THE WORLD OF SUKYO MAHIKARI

What is known today as Sukyo Mahikari was established as recently as June, 1978, but its acknowledged founder is a high-ranking Japanese army officer, Yoshikazu Okada, who took part in one of the most brutal events of the century, the rape of Nanking in 1937.

A fervent believer in the divinity of the Japanese emperor, which he never denied, he became after the Japanese defeat in World War II a minister in a Shinto-based religion called Sekai Kusei kyo (SKK) but was asked to leave after ten years because of his growing interest in the occult, notably exorcism and magic.

He then founded a new religion which he called Sekai Mahikari Kyusei kyo (SMBK), promoting "divine revelations" essentially the same as SKK, and the practice of radiating light from hands as a healing force.

His adopted daughter, who took the name of Oshienushisama, became his chief devotee, and when Okada died in 1974 a bitter court case was fought over who should succeed him, with Oshienushisama losing and breaking away to found Sukyo Mahikari.
All property of the sect is in her name making her one of the richest people in Japan where she has built lavish memorials, shrines and a 45-metre tall pyramid, most of which are closed to members.

An American academic, Winston Davis, who in a 1980 book entitled Dojo, made a comprehensive study of the sect and its practices of magic, described Mahikari thus: "as a religion ... virtually slow magic, and ... as magic it is fast religion."

It has spread all over the globe, with its Australian regional headquarters based in Canberra looking after a mini-empire stretching as far as South Africa.

The head of Sukyo Mahikari here, variously described as spiritual director, president and chairman, is Latvian-born Andris Tebecis, a highly-qualified scientist who was once at the John Curtin School of Medical Research where he carried out micro-electrode research on the cat brain and studied altered states of human consciousness in the Psychology Department at ANU.

It was while he was in Japan in 1975 as a visiting professor that he came across Mahikari.

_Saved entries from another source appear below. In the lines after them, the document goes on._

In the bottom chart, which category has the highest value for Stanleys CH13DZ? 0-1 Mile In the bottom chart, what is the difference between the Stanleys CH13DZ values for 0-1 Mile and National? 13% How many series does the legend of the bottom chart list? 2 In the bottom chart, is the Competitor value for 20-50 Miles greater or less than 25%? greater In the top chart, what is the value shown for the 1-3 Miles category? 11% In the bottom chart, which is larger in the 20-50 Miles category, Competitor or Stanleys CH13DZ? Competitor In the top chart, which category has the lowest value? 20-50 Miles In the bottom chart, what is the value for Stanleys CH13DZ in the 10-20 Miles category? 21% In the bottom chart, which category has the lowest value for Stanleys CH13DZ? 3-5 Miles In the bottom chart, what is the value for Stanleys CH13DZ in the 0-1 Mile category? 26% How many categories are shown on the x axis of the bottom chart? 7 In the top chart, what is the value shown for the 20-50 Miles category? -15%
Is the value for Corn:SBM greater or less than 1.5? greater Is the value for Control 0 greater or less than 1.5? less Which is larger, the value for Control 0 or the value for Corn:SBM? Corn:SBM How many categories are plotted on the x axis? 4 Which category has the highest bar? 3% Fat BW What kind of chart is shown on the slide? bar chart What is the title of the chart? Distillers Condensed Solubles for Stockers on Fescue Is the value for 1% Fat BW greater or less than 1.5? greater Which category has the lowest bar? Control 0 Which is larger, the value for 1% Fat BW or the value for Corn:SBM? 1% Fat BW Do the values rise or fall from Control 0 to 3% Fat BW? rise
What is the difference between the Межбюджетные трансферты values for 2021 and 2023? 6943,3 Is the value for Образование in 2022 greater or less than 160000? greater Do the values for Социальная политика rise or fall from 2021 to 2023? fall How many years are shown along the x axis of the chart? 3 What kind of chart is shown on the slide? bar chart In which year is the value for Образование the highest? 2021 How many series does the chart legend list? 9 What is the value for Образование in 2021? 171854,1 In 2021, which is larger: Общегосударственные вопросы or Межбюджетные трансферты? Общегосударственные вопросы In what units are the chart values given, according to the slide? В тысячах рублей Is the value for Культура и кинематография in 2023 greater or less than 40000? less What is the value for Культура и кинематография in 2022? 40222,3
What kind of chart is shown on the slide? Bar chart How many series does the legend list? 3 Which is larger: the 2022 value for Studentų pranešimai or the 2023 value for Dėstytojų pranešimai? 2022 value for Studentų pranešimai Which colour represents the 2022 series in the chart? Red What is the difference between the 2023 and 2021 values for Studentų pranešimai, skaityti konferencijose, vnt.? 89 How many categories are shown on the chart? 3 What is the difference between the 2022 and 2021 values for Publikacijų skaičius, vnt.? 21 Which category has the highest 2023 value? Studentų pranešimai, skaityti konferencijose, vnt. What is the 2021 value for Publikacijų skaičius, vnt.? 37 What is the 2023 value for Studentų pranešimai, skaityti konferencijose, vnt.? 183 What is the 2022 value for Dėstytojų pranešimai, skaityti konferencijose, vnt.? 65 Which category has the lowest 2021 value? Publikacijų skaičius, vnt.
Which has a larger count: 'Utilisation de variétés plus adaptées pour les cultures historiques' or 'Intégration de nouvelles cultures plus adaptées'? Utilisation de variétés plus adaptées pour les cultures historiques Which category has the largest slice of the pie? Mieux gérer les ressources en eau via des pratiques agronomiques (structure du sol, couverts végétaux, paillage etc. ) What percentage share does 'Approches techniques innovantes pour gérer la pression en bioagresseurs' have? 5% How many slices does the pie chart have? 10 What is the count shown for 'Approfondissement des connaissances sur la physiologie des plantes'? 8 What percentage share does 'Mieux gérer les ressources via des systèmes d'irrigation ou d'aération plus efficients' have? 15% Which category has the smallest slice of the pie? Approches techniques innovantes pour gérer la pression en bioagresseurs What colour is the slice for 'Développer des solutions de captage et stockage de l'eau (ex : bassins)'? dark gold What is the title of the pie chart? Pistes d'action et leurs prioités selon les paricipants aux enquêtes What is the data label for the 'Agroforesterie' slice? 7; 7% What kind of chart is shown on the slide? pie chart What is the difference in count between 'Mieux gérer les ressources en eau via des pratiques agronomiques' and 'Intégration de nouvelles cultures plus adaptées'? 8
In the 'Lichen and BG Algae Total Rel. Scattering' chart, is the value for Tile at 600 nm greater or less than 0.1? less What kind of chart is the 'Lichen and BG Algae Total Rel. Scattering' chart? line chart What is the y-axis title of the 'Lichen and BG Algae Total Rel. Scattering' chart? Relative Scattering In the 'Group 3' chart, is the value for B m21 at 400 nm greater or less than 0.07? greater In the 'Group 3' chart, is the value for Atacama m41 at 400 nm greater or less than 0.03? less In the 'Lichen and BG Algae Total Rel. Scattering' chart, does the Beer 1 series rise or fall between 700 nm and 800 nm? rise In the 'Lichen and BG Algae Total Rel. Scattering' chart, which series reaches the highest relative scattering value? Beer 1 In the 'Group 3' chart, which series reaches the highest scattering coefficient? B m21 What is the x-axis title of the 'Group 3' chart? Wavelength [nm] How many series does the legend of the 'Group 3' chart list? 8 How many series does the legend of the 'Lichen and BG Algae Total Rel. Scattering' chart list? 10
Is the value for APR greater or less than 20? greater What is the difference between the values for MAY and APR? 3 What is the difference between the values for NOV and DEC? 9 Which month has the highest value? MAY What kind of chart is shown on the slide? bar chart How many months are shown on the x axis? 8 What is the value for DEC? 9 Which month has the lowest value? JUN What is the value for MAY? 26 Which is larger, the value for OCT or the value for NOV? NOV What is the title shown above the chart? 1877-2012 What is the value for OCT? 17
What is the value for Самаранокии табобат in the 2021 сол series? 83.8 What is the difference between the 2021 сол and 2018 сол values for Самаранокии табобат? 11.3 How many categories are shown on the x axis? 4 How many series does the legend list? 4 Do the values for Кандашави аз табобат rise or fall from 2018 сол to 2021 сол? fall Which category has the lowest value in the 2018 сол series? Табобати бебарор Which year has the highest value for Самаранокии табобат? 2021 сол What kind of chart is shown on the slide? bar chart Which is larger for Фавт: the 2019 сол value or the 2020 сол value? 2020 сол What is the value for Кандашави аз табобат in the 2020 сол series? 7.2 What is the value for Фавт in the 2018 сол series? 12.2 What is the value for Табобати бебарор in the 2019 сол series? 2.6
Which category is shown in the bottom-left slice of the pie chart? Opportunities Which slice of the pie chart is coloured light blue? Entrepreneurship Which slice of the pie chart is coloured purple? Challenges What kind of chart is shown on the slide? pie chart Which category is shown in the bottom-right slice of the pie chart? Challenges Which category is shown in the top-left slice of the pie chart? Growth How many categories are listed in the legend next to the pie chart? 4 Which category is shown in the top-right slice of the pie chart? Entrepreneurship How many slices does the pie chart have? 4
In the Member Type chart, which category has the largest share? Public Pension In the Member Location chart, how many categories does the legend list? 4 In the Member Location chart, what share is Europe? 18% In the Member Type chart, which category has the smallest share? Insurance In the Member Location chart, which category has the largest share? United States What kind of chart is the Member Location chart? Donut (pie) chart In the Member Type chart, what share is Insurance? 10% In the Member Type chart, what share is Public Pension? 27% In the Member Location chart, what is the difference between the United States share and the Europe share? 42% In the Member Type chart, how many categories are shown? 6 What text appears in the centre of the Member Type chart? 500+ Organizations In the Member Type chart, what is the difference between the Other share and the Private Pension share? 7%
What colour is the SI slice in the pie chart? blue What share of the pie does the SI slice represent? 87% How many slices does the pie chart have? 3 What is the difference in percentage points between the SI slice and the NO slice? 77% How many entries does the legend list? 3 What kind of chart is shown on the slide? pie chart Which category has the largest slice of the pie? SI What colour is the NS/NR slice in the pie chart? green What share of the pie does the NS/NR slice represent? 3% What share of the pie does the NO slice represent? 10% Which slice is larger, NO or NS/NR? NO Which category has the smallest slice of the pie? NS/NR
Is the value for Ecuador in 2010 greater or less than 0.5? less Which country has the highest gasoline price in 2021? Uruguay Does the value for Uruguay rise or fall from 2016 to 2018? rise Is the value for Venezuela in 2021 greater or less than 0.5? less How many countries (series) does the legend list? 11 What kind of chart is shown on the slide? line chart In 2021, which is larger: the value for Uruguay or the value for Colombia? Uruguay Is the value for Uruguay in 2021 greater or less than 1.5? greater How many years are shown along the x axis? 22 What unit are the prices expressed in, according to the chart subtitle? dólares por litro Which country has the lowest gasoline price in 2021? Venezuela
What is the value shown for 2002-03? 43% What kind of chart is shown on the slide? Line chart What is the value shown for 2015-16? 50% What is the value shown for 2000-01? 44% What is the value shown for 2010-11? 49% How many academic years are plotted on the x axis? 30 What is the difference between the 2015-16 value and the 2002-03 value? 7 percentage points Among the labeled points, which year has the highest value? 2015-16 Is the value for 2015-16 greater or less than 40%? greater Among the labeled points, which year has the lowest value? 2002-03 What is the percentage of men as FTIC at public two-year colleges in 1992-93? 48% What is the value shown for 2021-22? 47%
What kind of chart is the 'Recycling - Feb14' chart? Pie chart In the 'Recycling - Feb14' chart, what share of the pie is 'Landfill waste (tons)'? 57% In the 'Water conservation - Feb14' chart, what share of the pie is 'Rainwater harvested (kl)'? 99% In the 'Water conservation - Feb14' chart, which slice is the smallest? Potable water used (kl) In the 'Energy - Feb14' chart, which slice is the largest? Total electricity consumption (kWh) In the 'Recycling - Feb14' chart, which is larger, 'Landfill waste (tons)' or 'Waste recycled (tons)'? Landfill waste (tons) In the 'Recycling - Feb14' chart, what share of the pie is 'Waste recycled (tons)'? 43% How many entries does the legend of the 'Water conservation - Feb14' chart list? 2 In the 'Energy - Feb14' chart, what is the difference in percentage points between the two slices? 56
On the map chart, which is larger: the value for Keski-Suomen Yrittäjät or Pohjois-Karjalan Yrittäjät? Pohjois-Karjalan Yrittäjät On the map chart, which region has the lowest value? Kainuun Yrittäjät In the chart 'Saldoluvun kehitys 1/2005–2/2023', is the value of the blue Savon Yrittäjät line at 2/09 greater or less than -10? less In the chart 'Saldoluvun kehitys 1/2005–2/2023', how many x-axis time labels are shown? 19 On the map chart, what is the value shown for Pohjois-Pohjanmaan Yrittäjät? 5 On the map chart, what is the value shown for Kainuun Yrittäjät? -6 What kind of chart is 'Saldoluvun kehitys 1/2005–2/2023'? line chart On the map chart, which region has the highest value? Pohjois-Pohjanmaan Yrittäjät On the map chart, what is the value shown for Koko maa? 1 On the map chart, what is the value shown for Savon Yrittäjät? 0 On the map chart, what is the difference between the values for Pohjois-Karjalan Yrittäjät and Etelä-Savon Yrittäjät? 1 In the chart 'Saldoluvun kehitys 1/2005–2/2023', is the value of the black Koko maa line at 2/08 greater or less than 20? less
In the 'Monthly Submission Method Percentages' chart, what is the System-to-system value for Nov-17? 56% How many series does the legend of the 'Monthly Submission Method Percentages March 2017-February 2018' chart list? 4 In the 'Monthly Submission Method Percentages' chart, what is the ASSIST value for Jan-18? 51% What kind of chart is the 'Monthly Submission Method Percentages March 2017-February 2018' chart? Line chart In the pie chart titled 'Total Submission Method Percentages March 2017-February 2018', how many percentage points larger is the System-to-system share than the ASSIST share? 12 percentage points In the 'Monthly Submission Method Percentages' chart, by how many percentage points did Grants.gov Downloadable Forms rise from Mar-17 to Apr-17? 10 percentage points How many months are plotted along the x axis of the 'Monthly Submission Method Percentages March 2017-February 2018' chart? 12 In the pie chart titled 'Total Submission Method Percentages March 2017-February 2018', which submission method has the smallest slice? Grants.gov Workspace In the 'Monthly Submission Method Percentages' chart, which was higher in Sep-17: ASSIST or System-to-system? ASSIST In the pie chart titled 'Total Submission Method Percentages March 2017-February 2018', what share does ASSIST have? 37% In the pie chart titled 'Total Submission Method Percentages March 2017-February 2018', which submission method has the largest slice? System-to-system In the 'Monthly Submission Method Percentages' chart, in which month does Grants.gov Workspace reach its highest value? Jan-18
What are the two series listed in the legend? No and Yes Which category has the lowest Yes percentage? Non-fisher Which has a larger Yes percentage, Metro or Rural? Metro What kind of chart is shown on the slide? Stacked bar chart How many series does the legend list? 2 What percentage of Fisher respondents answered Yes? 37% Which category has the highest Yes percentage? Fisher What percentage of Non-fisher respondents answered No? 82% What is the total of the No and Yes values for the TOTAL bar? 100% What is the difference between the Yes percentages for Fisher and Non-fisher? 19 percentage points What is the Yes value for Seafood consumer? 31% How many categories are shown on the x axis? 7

Dr Tebecis, with his Japanese wife Yasumi, and a Luxembourg-based Japanese man, are the listed directors of Sukyo Mahikari Australia Limited, a company incorporated in the ACT, and set up as a trustee of four trusts - Sukyo Mahikari School Building Fund, Sukyo Mahikari Australia Fund, Sukyo Mahikari South Africa Trust and Sukyo Mahikari School Operation Fund.

According to the latest detailed returns lodged with the Australian Securities Commission, Sukyo Mahikari Japan is "the ultimate controlling entity of trust funds" and in 1995 $90,242 was remitted to Japan, and $196,832 in 1994. In 1995, $105,922 was paid to the directors, one of whom received an amount exceeding $100,000.